Data listing
* Start *

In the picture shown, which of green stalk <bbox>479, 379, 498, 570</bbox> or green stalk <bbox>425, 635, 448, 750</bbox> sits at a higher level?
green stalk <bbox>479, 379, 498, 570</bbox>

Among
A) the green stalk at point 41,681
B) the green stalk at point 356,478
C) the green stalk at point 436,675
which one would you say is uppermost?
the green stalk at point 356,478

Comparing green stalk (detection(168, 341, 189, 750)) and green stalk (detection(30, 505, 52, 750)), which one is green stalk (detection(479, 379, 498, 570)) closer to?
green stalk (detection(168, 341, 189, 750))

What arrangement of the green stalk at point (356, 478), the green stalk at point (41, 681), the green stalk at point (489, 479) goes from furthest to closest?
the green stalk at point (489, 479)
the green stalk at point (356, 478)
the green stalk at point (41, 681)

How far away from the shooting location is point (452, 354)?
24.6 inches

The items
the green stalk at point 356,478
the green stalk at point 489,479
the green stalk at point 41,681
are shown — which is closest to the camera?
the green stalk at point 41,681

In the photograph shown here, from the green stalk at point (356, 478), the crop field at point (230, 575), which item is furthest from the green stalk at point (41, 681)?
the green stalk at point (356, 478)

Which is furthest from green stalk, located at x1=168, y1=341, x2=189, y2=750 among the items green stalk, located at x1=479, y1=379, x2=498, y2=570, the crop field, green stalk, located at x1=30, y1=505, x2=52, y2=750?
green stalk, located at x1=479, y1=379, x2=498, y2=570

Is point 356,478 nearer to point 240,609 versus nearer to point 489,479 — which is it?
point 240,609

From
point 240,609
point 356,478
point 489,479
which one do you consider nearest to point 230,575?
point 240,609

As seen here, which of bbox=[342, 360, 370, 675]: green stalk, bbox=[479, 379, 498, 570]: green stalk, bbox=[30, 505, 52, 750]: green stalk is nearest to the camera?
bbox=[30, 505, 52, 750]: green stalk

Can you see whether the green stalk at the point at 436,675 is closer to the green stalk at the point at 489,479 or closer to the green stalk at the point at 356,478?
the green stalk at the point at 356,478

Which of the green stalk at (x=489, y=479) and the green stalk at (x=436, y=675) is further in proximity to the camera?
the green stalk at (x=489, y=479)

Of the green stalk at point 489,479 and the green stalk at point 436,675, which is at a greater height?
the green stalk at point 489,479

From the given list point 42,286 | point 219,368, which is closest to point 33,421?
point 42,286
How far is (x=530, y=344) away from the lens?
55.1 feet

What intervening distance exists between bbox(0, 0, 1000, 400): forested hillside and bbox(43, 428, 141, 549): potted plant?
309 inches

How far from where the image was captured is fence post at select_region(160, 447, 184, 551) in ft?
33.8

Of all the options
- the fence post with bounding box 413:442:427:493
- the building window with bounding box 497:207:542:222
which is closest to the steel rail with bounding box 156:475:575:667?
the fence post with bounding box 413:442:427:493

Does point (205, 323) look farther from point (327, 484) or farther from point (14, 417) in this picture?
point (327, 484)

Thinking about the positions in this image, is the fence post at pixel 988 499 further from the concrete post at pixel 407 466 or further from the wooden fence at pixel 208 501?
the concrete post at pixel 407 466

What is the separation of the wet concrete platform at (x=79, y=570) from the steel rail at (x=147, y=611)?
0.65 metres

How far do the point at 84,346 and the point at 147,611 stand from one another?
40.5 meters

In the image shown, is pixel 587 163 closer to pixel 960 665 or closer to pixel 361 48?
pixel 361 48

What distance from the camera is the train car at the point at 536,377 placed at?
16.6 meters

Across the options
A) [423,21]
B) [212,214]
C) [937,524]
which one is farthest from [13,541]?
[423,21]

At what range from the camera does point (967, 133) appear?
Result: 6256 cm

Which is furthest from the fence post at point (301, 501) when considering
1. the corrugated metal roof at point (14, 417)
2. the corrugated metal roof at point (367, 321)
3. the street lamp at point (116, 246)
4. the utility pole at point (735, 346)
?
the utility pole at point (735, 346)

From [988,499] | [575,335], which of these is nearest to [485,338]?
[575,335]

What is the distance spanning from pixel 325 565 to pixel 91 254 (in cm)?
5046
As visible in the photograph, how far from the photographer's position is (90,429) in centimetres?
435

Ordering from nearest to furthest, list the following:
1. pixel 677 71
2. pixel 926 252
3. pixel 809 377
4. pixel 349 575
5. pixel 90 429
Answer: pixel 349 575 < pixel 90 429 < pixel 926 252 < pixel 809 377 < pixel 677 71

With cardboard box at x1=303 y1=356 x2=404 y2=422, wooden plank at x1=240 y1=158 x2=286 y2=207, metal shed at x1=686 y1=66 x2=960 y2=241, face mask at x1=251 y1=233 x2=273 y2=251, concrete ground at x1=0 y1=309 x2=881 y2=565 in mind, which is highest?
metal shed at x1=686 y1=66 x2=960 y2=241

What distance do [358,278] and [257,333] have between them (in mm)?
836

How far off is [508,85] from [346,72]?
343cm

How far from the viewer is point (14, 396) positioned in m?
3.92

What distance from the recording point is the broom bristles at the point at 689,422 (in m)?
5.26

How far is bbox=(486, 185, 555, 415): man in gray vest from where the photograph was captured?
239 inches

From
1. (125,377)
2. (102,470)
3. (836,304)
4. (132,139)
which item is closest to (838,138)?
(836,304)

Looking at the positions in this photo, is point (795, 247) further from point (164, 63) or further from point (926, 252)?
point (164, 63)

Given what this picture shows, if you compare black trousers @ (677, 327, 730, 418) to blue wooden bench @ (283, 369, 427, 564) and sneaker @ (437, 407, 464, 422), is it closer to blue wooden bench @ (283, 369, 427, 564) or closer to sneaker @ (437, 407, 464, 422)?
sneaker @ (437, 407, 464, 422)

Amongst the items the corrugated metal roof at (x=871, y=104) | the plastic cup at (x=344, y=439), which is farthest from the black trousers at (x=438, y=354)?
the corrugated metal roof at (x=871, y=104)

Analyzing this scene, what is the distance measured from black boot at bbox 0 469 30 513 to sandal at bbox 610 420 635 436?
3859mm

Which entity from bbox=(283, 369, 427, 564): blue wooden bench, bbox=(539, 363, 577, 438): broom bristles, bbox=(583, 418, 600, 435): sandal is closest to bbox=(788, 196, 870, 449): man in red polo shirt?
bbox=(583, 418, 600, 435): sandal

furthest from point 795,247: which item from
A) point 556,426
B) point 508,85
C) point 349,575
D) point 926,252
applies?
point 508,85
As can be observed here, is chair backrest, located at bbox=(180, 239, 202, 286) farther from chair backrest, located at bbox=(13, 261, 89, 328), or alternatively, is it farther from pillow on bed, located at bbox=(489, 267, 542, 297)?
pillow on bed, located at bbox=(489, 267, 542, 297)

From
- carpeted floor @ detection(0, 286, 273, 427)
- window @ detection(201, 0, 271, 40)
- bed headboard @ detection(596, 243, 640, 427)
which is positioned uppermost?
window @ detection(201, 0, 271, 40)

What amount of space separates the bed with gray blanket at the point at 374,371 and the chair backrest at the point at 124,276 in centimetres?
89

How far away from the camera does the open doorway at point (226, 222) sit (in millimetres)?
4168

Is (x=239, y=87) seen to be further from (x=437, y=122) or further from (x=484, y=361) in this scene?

* End *

Return every line exactly.

Output for this exercise:
In the picture shown, which of green stalk <bbox>479, 379, 498, 570</bbox> or green stalk <bbox>425, 635, 448, 750</bbox> sits at a higher level?
green stalk <bbox>479, 379, 498, 570</bbox>

Among
A) the green stalk at point 41,681
B) the green stalk at point 356,478
C) the green stalk at point 436,675
which one would you say is uppermost?
the green stalk at point 356,478

Comparing green stalk (detection(168, 341, 189, 750)) and green stalk (detection(30, 505, 52, 750)), which one is green stalk (detection(479, 379, 498, 570)) closer to?
green stalk (detection(168, 341, 189, 750))

What arrangement of the green stalk at point (356, 478), the green stalk at point (41, 681), the green stalk at point (489, 479) goes from furthest to closest?
the green stalk at point (489, 479)
the green stalk at point (356, 478)
the green stalk at point (41, 681)

How far away from the shooting location is point (452, 354)?
24.6 inches

The items
the green stalk at point 356,478
the green stalk at point 489,479
the green stalk at point 41,681
are shown — which is closest to the camera?
the green stalk at point 41,681

In the photograph shown here, from the green stalk at point (356, 478), the crop field at point (230, 575), which item is furthest from the green stalk at point (41, 681)?
the green stalk at point (356, 478)

Which is furthest from green stalk, located at x1=168, y1=341, x2=189, y2=750 among the items green stalk, located at x1=479, y1=379, x2=498, y2=570, the crop field, green stalk, located at x1=30, y1=505, x2=52, y2=750?
green stalk, located at x1=479, y1=379, x2=498, y2=570

Is point 356,478 nearer to point 240,609 versus nearer to point 489,479 — which is it?
point 240,609

From
point 240,609
point 356,478
point 489,479
which one do you consider nearest to point 230,575?
point 240,609

As seen here, which of bbox=[342, 360, 370, 675]: green stalk, bbox=[479, 379, 498, 570]: green stalk, bbox=[30, 505, 52, 750]: green stalk is nearest to the camera?
bbox=[30, 505, 52, 750]: green stalk

Can you see whether the green stalk at the point at 436,675 is closer to the green stalk at the point at 489,479 or closer to the green stalk at the point at 356,478?
the green stalk at the point at 356,478

Which of the green stalk at (x=489, y=479) and the green stalk at (x=436, y=675) is further in proximity to the camera?
the green stalk at (x=489, y=479)

Of the green stalk at point 489,479 and the green stalk at point 436,675, which is at a greater height?
the green stalk at point 489,479

From the given list point 42,286 | point 219,368, which is closest to point 33,421?
point 42,286
How far is (x=530, y=344) away from the lens?
55.1 feet

What intervening distance exists between bbox(0, 0, 1000, 400): forested hillside and bbox(43, 428, 141, 549): potted plant?
309 inches

How far from where the image was captured is fence post at select_region(160, 447, 184, 551) in ft?
33.8

Of all the options
- the fence post with bounding box 413:442:427:493
- the building window with bounding box 497:207:542:222
which is closest to the steel rail with bounding box 156:475:575:667?
the fence post with bounding box 413:442:427:493

Does point (205, 323) look farther from point (327, 484) or farther from point (14, 417) in this picture?
point (327, 484)

Thinking about the positions in this image, is the fence post at pixel 988 499 further from the concrete post at pixel 407 466 or further from the wooden fence at pixel 208 501?
the concrete post at pixel 407 466

What is the separation of the wet concrete platform at (x=79, y=570) from the steel rail at (x=147, y=611)?
0.65 metres

How far do the point at 84,346 and the point at 147,611 stand from one another?
40.5 meters

In the image shown, is pixel 587 163 closer to pixel 960 665 or closer to pixel 361 48?
pixel 361 48

What distance from the camera is the train car at the point at 536,377 placed at?
16.6 meters

Across the options
A) [423,21]
B) [212,214]
C) [937,524]
which one is farthest from [13,541]?
[423,21]

At what range from the camera does point (967, 133) appear?
Result: 6256 cm

Which is furthest from the fence post at point (301, 501) when considering
1. the corrugated metal roof at point (14, 417)
2. the corrugated metal roof at point (367, 321)
3. the street lamp at point (116, 246)
4. the utility pole at point (735, 346)
?
the utility pole at point (735, 346)

From [988,499] | [575,335], which of these is nearest to [485,338]?
[575,335]

What is the distance spanning from pixel 325 565 to pixel 91 254 (in cm)?
5046
As visible in the photograph, how far from the photographer's position is (90,429) in centimetres?
435

Ordering from nearest to furthest, list the following:
1. pixel 677 71
2. pixel 926 252
3. pixel 809 377
4. pixel 349 575
5. pixel 90 429
Answer: pixel 349 575 < pixel 90 429 < pixel 926 252 < pixel 809 377 < pixel 677 71

With cardboard box at x1=303 y1=356 x2=404 y2=422, wooden plank at x1=240 y1=158 x2=286 y2=207, metal shed at x1=686 y1=66 x2=960 y2=241, face mask at x1=251 y1=233 x2=273 y2=251, concrete ground at x1=0 y1=309 x2=881 y2=565 in mind, which is highest?
metal shed at x1=686 y1=66 x2=960 y2=241

What distance do [358,278] and [257,333] have between them (in mm)?
836

How far off is [508,85] from [346,72]?
343cm

How far from the viewer is point (14, 396) positioned in m?
3.92

What distance from the recording point is the broom bristles at the point at 689,422 (in m)?
5.26

How far is bbox=(486, 185, 555, 415): man in gray vest from where the photograph was captured?
239 inches

From
1. (125,377)
2. (102,470)
3. (836,304)
4. (132,139)
which item is closest to (838,138)?
(836,304)

Looking at the positions in this photo, is point (795, 247) further from point (164, 63) or further from point (926, 252)?
point (164, 63)

Given what this picture shows, if you compare black trousers @ (677, 327, 730, 418) to blue wooden bench @ (283, 369, 427, 564) and sneaker @ (437, 407, 464, 422), is it closer to blue wooden bench @ (283, 369, 427, 564) or closer to sneaker @ (437, 407, 464, 422)?
sneaker @ (437, 407, 464, 422)

Amongst the items the corrugated metal roof at (x=871, y=104) | the plastic cup at (x=344, y=439), which is farthest from the black trousers at (x=438, y=354)?
the corrugated metal roof at (x=871, y=104)

Analyzing this scene, what is the distance measured from black boot at bbox 0 469 30 513 to sandal at bbox 610 420 635 436?
3859mm

Which entity from bbox=(283, 369, 427, 564): blue wooden bench, bbox=(539, 363, 577, 438): broom bristles, bbox=(583, 418, 600, 435): sandal is closest to bbox=(788, 196, 870, 449): man in red polo shirt?
bbox=(583, 418, 600, 435): sandal

furthest from point 795,247: which item from
A) point 556,426
B) point 508,85
C) point 349,575
D) point 926,252
applies?
point 508,85
As can be observed here, is chair backrest, located at bbox=(180, 239, 202, 286) farther from chair backrest, located at bbox=(13, 261, 89, 328), or alternatively, is it farther from pillow on bed, located at bbox=(489, 267, 542, 297)?
pillow on bed, located at bbox=(489, 267, 542, 297)

From
- carpeted floor @ detection(0, 286, 273, 427)
- window @ detection(201, 0, 271, 40)
- bed headboard @ detection(596, 243, 640, 427)
which is positioned uppermost?
window @ detection(201, 0, 271, 40)

What amount of space separates the bed with gray blanket at the point at 374,371 and the chair backrest at the point at 124,276 in centimetres?
89

How far away from the camera does the open doorway at point (226, 222) sit (in millimetres)?
4168

Is (x=239, y=87) seen to be further from (x=437, y=122) or further from (x=484, y=361) in this scene?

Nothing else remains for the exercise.